7 de enero de 2014

Paisajismo

Por Soledad Cadena

La carretera oscilaba entre las montañas, el mar y el río, durante kilómetros de horas. 
A ambos lados, los árboles parecían negarse al galanteo del viento, inmersos en su abrazo abovedado. 
En algunas planicies, el sol había posado sus ojos por mucho tiempo y los valientes arbustos que intentaron protegerlas, abandonados por su ejército, desfallecían de calor arrastrando sus ramas envejecidas, mientras que las nubes inclementes proyectaban sombras abochornadas. 
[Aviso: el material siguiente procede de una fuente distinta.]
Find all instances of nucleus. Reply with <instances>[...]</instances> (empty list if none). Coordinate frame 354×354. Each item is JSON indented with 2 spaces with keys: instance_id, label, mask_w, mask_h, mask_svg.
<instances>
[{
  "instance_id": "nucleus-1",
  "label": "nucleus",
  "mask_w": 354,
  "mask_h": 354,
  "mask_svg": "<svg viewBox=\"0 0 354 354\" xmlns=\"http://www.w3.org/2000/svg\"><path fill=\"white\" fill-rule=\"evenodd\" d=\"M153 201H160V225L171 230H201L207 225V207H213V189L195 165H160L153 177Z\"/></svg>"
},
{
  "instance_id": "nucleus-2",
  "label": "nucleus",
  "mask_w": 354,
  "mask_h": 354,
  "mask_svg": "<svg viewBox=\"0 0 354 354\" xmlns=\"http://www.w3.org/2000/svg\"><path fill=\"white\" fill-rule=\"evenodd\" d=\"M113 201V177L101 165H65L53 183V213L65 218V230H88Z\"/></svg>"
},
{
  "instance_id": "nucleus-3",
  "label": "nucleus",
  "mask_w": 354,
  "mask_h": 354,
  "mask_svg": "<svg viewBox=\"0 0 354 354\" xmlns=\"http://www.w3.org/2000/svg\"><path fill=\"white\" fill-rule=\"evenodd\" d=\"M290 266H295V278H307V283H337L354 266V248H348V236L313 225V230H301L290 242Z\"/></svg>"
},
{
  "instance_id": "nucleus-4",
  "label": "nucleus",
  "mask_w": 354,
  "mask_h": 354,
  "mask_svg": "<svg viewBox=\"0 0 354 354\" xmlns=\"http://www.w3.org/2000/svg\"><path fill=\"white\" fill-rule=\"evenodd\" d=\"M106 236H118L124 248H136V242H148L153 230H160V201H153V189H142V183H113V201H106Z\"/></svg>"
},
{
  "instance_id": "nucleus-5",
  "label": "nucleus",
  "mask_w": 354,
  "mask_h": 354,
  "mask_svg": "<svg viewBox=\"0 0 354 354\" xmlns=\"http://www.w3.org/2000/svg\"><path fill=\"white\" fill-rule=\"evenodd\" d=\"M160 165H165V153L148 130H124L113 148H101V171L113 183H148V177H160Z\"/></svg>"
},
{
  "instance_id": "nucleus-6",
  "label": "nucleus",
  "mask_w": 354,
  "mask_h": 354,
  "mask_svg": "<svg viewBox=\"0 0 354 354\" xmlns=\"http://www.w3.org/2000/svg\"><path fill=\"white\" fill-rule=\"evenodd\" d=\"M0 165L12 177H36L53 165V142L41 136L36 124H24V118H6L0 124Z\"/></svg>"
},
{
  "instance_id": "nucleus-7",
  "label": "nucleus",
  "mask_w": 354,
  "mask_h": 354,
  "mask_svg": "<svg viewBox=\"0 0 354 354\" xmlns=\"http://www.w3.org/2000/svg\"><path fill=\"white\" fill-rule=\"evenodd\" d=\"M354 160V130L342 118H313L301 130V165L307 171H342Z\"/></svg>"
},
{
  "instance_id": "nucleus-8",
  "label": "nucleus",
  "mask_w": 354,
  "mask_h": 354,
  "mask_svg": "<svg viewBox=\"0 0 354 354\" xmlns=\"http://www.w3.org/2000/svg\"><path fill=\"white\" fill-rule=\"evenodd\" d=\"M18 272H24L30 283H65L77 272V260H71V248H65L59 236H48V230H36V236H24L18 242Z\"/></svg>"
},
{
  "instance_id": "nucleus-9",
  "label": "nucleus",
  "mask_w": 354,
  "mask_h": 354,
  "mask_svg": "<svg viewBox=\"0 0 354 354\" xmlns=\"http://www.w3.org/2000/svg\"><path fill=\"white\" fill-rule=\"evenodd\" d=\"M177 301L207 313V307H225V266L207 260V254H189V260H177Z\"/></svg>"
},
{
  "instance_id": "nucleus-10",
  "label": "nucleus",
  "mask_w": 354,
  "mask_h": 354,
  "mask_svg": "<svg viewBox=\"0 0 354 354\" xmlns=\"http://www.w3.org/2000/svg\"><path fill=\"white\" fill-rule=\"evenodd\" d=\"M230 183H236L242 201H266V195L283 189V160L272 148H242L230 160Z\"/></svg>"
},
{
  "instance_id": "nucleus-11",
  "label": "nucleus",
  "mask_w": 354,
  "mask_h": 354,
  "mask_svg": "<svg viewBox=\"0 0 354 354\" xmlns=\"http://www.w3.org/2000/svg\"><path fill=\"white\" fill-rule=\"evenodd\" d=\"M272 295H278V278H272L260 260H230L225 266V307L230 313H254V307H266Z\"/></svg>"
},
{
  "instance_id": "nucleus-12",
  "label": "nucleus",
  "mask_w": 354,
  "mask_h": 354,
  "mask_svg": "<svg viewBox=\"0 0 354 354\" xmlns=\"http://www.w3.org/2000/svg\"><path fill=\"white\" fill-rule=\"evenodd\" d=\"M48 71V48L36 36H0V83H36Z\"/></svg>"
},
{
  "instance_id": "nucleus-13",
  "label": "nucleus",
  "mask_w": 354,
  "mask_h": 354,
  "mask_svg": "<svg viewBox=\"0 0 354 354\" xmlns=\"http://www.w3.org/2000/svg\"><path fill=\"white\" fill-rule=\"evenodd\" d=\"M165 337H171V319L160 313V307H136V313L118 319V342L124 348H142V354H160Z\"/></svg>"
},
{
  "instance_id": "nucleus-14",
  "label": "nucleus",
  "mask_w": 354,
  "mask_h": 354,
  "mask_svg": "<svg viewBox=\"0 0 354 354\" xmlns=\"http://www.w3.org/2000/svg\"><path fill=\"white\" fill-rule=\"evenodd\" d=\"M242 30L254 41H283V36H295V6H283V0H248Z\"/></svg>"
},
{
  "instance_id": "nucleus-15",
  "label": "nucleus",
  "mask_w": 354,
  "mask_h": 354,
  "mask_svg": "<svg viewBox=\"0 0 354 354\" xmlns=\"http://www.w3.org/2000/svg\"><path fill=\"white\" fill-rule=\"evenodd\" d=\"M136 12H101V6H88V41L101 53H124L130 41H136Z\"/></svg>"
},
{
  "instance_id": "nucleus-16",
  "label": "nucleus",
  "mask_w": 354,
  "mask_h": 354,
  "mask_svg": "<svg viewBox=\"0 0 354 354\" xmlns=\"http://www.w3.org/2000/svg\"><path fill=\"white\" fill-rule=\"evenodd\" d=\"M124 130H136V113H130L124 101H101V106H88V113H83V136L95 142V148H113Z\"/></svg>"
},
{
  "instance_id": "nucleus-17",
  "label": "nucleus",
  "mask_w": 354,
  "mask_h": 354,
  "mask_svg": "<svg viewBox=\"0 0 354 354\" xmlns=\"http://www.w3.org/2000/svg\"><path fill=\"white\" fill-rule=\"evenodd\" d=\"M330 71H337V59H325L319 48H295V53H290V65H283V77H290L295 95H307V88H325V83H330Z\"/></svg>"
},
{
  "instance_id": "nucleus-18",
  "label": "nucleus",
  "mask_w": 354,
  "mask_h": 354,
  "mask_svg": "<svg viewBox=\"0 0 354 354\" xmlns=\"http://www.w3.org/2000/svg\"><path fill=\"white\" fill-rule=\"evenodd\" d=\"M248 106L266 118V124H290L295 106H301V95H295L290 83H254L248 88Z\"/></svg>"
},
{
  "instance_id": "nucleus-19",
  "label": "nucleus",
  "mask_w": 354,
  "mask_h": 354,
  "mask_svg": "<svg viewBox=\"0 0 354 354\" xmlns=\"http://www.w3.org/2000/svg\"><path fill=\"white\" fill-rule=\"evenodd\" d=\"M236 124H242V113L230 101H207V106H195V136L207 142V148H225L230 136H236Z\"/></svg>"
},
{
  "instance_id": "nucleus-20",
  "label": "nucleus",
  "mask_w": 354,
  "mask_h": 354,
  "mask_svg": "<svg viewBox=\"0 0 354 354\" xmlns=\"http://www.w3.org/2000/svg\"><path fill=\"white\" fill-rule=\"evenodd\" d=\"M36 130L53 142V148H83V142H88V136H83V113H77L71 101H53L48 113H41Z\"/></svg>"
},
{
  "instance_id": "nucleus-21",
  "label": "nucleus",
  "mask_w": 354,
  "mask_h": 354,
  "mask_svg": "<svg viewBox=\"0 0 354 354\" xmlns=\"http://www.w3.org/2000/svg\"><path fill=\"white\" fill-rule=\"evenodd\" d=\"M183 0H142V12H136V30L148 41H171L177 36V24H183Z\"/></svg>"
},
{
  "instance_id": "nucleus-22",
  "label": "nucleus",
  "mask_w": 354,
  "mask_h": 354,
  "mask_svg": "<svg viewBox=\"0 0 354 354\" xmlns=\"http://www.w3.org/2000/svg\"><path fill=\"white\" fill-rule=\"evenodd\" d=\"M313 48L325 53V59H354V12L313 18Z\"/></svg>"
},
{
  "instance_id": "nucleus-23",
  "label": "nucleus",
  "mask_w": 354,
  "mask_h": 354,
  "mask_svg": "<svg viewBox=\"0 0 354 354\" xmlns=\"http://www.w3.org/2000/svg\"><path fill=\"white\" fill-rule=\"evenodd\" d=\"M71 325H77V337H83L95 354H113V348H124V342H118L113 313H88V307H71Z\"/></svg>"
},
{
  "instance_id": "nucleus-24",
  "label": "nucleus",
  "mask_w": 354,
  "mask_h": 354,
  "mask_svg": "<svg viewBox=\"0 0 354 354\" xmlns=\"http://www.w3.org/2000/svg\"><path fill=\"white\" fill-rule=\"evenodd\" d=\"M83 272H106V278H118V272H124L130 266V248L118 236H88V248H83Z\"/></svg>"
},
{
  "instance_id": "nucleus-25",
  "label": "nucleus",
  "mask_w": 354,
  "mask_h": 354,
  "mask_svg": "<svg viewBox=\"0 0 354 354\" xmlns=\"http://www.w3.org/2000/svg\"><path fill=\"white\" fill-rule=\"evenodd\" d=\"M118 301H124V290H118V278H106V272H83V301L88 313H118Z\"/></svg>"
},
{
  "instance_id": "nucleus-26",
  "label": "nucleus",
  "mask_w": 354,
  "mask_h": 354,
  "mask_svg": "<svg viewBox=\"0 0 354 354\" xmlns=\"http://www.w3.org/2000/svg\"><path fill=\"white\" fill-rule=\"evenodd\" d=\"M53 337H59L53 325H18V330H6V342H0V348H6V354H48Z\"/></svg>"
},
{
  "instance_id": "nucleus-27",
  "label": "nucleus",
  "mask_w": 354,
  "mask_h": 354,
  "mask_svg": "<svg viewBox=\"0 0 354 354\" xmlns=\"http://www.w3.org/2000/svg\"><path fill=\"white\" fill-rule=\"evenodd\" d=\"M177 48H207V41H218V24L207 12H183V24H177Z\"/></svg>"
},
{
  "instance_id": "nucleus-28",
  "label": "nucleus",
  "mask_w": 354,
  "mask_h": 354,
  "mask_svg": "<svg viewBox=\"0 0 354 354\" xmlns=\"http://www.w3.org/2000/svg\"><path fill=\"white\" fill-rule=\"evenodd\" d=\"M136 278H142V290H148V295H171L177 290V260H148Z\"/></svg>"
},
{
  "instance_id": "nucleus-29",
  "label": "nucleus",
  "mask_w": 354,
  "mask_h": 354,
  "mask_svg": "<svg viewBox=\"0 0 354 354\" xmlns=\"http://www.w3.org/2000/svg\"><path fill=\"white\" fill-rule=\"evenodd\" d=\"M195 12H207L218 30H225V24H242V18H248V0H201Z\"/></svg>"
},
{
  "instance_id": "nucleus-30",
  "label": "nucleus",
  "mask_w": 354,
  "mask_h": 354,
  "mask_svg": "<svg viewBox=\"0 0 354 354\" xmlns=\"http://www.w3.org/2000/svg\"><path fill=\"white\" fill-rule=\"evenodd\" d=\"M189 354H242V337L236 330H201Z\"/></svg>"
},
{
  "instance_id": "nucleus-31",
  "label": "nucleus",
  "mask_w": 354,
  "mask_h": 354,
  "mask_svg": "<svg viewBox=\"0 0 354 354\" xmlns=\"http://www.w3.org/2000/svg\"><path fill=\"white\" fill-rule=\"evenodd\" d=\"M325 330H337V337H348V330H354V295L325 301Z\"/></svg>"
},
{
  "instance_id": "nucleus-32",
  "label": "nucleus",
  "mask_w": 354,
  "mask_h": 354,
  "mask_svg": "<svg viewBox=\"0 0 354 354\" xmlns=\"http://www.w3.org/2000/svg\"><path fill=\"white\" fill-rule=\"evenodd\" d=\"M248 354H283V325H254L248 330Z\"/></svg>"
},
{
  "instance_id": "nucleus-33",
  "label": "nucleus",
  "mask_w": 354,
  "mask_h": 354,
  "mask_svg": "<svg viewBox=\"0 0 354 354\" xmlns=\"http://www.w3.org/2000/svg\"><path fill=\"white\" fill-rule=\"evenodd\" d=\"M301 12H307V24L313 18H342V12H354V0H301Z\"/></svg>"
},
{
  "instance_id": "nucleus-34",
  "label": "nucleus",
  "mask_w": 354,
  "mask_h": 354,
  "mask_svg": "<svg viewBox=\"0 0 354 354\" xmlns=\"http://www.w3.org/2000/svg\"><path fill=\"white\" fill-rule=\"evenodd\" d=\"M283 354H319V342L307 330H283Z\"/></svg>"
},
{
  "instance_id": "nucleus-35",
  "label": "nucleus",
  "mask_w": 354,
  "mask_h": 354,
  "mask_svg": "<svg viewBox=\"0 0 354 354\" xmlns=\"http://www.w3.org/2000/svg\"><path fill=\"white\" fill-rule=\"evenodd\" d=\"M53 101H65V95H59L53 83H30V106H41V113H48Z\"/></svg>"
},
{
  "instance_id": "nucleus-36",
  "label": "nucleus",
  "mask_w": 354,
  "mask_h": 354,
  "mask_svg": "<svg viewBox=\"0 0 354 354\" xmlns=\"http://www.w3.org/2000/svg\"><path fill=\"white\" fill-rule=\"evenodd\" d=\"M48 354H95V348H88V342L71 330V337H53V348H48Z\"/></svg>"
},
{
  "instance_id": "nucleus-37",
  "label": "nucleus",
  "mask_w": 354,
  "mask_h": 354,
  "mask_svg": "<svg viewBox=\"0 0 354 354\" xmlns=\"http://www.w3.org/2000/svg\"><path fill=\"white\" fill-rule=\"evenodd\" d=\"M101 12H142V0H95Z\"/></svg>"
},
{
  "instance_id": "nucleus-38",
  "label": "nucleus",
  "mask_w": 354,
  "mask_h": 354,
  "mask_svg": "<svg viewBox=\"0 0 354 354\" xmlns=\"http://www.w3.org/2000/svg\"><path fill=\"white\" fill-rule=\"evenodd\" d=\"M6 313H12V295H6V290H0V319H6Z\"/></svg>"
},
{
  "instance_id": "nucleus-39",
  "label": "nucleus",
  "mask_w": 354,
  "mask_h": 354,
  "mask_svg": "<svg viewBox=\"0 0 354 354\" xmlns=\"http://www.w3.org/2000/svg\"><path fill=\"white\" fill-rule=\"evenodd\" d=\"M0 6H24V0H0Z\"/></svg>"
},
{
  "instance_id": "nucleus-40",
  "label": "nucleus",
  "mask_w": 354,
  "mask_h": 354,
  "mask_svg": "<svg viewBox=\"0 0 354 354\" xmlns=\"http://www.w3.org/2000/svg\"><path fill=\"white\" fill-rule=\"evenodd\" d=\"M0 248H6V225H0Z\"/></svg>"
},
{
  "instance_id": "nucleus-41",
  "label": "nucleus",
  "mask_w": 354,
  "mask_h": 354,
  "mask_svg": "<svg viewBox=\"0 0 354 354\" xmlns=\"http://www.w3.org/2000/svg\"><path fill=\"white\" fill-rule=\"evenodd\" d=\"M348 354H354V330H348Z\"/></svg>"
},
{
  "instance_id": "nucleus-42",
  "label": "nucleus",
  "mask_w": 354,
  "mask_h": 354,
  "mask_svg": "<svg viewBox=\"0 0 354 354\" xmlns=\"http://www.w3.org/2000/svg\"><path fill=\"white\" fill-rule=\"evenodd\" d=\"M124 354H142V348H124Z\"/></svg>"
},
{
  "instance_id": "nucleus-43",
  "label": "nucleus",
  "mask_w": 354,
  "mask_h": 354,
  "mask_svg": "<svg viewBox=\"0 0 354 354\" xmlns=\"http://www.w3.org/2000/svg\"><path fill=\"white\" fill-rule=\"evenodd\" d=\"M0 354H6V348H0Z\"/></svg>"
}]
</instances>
Pero las hojas volaban al arrullo de la brisa y eran, como las mariposas de Mauricio Babilonia, amarillas. 
Giraban, danzaban, caían para luego levantarse en remolino, henchidas de viento y sol, hermosas. 
Luego, la noche, que no es más que la acumulación de todas nuestras sombras, se precipitó. Se desbordó. Se explayó cuán grande era y nada pudo escapar a su invasión. 
A lo lejos se veían aparecer por momentos algunos ojos resplandecientes rodando por la carretera, pero su luz apenas si les alcanzaba para no chocar entre sí. 
De repente, sin más ni más, ahí estaba: el amanecer es el clímax entre la noche y el día. Azorado, cogido en flagrancia, el día no sabía dónde comenzaba y dónde debía terminar. La noche entre tanto, recogía sus vestidos perezosamente e iba a colocarse al lado de los primeros transeúntes. ¡Y las montañas ofreciendo sus formas lujuriosas! ¡Las montañas esperando el seísmo del amor! 
Entonces la neblina, el suspiro del cielo, se arrojaba pudorosa sobre ellas. Más allá, las rocas milenarias e impasibles esperaban el azote de las olas, mientras el sol sediento y apenado, no soportando más la tentación del mar, se iba sumergiendo poco a poco.